[Pre-RFC] Implicit number type widening

djc · June 30, 2019, 9:48am

As I wrote in my previous post:

Although the trait implementations maybe don't really implicitly coerce, I think the behavior is sufficiently similar that we can discuss them in a similar way? Or do you see important differences? Also I think my refined proposal above in that case still explains what we're trying to achieve, although I suppose it could be more explicit in pointing to trait implementations as a solution. (Your reasoning about turning Index implementations into try_from() calls makes the tradeoffs in the Indexing scenario much clearer to me -- thanks.)

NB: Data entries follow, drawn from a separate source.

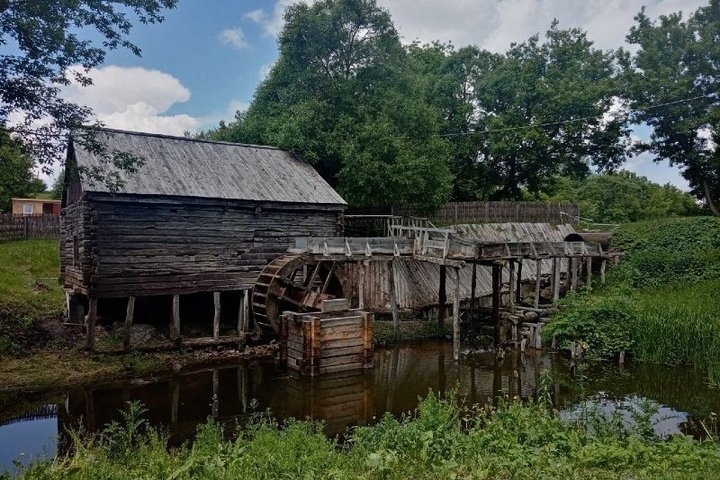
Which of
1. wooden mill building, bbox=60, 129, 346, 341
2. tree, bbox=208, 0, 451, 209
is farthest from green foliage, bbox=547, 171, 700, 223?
wooden mill building, bbox=60, 129, 346, 341

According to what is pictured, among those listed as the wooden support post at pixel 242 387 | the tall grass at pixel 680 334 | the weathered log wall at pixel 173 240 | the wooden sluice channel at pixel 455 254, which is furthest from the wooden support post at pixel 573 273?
the wooden support post at pixel 242 387

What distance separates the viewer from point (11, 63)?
10.9m

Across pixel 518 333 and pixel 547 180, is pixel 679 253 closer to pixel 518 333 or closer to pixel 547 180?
pixel 518 333

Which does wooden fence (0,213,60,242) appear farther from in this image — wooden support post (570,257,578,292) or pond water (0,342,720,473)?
wooden support post (570,257,578,292)

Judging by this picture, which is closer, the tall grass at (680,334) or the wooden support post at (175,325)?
the tall grass at (680,334)

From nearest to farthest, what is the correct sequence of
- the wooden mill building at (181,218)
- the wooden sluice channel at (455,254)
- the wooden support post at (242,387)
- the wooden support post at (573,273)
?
the wooden support post at (242,387)
the wooden mill building at (181,218)
the wooden sluice channel at (455,254)
the wooden support post at (573,273)

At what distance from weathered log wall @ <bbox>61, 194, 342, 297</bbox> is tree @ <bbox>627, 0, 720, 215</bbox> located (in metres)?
20.8

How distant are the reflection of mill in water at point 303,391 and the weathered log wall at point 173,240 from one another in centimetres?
355

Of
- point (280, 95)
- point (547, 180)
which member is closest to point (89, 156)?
point (280, 95)

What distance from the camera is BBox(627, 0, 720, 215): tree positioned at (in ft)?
92.1

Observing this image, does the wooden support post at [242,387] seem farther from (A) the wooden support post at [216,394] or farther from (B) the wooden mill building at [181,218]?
(B) the wooden mill building at [181,218]

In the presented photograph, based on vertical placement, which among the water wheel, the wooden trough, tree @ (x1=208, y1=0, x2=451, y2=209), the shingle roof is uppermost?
tree @ (x1=208, y1=0, x2=451, y2=209)

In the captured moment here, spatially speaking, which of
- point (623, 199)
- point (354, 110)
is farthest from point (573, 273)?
point (623, 199)

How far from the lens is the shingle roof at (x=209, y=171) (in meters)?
17.0
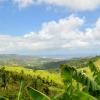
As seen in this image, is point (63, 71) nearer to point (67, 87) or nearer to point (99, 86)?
point (67, 87)

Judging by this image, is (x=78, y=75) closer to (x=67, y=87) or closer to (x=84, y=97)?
(x=67, y=87)

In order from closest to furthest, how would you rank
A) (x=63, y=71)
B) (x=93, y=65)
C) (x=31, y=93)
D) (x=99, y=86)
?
(x=31, y=93) < (x=63, y=71) < (x=99, y=86) < (x=93, y=65)

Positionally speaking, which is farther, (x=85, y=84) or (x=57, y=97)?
(x=85, y=84)

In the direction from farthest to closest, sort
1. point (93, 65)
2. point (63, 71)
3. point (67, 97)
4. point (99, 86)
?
point (93, 65) < point (99, 86) < point (63, 71) < point (67, 97)

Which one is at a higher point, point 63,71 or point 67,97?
point 63,71

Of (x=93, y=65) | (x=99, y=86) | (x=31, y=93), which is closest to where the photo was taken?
(x=31, y=93)

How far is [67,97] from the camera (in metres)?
15.6

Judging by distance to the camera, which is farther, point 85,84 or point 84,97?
point 85,84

Also, my motivating use case originally was mostly about the Store scenario, which I don't think is covered by the suggestions of trait implementations.

In my refined proposal, I don't think it would happen like this. Since x, y and z are explicitly typed as u8, the calculation would happen over u8 and only at the point of storing into Foo.0 a coercion to i32 would trigger -- so this should be perfectly safe.

That is a downside. On the other hand, mistaken casts can already easily cause problems without this proposal. Part of the idea here is to make the use of as less necessary in safe cases, so that unsafe cases "stick out" more.

felix.s · June 30, 2019, 10:43am

This ordering surprises me a bit, since the intended semantics of polymorphic indexing (if an index cannot be converted to usize, treat it as out-of-bounds) seem more obvious and unambiguous than that of arbitrary arithmetic, where you have the problem I raised, that widening does not strictly speaking commute with arithmetic operations.

If you're in a situation where you need to compare bit representations of two values, you shouldn't use signed integer types for them. Signed integer types are exactly what they say on the tin: types that represent integers.

I don't think that is a very good argument: if you do mix them up with implicit widening, you'll still get a type error when fitting the 'count' argument into the 'byte' parameter, because it seems unlikely we'll have an implicit usize → u8 conversion.

That is exactly what I said, and that's the problem. The calculation will be performed over a type where it can overflow and therefore panic or give an erroneous result, and only later converted to the target type. What the programmer meant is to convert types first, guaranteeing an exact result without overflow occurring. With 'late' widening as you propose, this will not be caught by the compiler any more.

RalfJung · June 30, 2019, 1:13pm

count is often 1 (remember, that's multiplied by the size of T to obtain the number of bytes that are written). So that will just implicitly become a u8 then. There will be no error with implicit widening if I do ptr.write_bytes(1, 0u8) instead of ptr.write_bytes(0u8, 1).

Ixrec · June 30, 2019, 5:13pm

At the risk of creating the biggest possible tangent, to me the ptr.write_bytes(0u8, 1) case feels more like an argument for named arguments ptr.write_bytes(val: 0x0, count: 1) than an argument against implicit widening.

josh · July 1, 2019, 3:52am

This is something a lint could potentially catch (“you’re casting from a wider type to a narrower type than the type of the field you’re then storing into”), but it’s also an excellent example of why I don’t want fully general widening. I’d love to have a few more impls though.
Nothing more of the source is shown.